A year later, the number dropped to 60 cases and 4 deaths.

This year, health authorities want the number to be zero.

Henry Chimbali, the spokesperson for the ministry., says “The first thing is to provide [free] safe and treated water to people so they can use it in their homes by distributing chlorine and also promoting [a sodium hypochlorite solution called] Water Guard especially in areas where access to safe water is limited.”

Chimbali says the ministry has intensified community education on the construction and utilization of toilets to avoid the unsafe disposal of human waste which may help spread cholera-causing germs.

He says the country is likely to win the battle based on records showing no districts in the northern and southern regions have had any cholera in the past years.  

Harold Kabuluzi, a spokesperson for Dedza District Hospital in Malawi’s central region, "“We do intensify health education all over the districts, and we distribute cholera materials in time like chlorine and other things to all the people [in the district]”.

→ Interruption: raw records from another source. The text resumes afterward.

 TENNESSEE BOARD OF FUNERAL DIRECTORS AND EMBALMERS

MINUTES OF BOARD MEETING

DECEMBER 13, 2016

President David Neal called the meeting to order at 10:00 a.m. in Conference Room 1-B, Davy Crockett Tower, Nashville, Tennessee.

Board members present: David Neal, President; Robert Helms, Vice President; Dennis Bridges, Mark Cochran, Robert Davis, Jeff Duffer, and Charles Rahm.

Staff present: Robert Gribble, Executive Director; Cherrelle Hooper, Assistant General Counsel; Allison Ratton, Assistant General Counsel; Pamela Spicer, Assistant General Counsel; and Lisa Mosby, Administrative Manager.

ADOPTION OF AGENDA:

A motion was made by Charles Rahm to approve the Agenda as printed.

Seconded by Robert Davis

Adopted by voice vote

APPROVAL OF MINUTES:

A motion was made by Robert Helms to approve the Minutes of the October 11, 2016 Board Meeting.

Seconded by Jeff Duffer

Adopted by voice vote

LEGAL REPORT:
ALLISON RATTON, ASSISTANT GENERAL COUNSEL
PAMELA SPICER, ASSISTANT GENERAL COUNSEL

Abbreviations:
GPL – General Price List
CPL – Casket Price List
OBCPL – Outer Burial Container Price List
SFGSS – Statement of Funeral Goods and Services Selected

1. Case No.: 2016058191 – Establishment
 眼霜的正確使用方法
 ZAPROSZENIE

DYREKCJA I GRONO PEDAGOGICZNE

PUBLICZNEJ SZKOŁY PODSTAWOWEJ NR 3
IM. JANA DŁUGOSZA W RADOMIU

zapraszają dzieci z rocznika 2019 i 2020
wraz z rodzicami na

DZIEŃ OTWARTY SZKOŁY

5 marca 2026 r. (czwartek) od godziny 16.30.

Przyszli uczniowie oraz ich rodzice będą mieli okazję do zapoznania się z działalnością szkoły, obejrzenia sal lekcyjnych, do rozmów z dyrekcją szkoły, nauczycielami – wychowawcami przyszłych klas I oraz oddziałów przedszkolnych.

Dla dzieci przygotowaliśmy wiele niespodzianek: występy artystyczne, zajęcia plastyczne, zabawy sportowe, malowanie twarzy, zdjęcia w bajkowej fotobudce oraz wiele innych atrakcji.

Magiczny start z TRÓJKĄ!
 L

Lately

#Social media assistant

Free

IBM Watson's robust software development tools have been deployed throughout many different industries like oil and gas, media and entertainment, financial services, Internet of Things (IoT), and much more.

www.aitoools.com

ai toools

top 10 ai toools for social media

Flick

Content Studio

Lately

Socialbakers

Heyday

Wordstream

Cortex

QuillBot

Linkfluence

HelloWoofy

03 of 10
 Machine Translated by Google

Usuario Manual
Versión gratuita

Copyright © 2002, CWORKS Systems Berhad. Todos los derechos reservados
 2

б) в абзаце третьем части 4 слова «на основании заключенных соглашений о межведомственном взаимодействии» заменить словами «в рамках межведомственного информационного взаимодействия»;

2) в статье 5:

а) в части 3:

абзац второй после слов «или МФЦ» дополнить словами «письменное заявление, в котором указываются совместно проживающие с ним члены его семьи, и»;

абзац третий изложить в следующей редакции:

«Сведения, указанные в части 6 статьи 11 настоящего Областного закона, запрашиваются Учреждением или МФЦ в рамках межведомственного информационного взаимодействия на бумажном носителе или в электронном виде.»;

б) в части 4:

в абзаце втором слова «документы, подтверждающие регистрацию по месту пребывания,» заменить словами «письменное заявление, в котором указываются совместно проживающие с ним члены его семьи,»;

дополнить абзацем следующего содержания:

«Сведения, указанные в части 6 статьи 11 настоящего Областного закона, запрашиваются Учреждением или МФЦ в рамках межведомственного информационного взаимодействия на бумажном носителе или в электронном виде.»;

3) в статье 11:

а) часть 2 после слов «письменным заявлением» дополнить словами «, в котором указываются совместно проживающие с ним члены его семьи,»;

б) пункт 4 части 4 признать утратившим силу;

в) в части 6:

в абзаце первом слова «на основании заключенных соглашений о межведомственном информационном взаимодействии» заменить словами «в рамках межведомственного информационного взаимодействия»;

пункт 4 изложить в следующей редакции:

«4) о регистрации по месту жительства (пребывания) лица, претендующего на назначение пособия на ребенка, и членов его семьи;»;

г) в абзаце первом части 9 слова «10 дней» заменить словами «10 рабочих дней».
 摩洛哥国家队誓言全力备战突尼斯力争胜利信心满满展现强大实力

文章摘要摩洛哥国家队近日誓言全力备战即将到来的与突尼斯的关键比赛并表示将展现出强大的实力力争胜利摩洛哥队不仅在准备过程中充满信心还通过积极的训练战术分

Chimbali says to win the fight at the national level the government is working with various partners including international NGOs and the media. 

“Fearing there could be some shortfalls in medical supplies, " he explained, "we have different partners including UNICEF have  shops that are supported by USAID.  They have been in forefront in the provision of some cholera supplies. The media must be oriented so that they understand what cholera is all about. [Next, they must educate the public about how to prevent the disease.]”

So far, there have been no outbreaks this rainy season -- giving hope that the national wide fight against cholera will be won.